(Excerpts from a spatial reasoning dataset)

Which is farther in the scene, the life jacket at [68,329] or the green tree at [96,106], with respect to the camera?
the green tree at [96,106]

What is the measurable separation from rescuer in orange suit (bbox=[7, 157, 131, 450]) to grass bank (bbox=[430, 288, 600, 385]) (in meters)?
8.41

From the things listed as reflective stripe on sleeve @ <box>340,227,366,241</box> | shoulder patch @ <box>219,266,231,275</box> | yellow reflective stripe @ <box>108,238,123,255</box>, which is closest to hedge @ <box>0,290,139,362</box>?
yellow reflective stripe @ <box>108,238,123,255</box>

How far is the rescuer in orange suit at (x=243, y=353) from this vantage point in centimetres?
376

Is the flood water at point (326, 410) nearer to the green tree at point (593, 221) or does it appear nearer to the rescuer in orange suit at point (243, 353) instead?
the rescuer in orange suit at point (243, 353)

EXERCISE PROMPT:
Reproduce verbatim every line from the one containing "Is the flood" through the end of the entries, both ends included.

EXERCISE ANSWER:
Is the flood water at point (326, 410) nearer to the green tree at point (593, 221) or does it appear nearer to the rescuer in orange suit at point (243, 353) instead?
the rescuer in orange suit at point (243, 353)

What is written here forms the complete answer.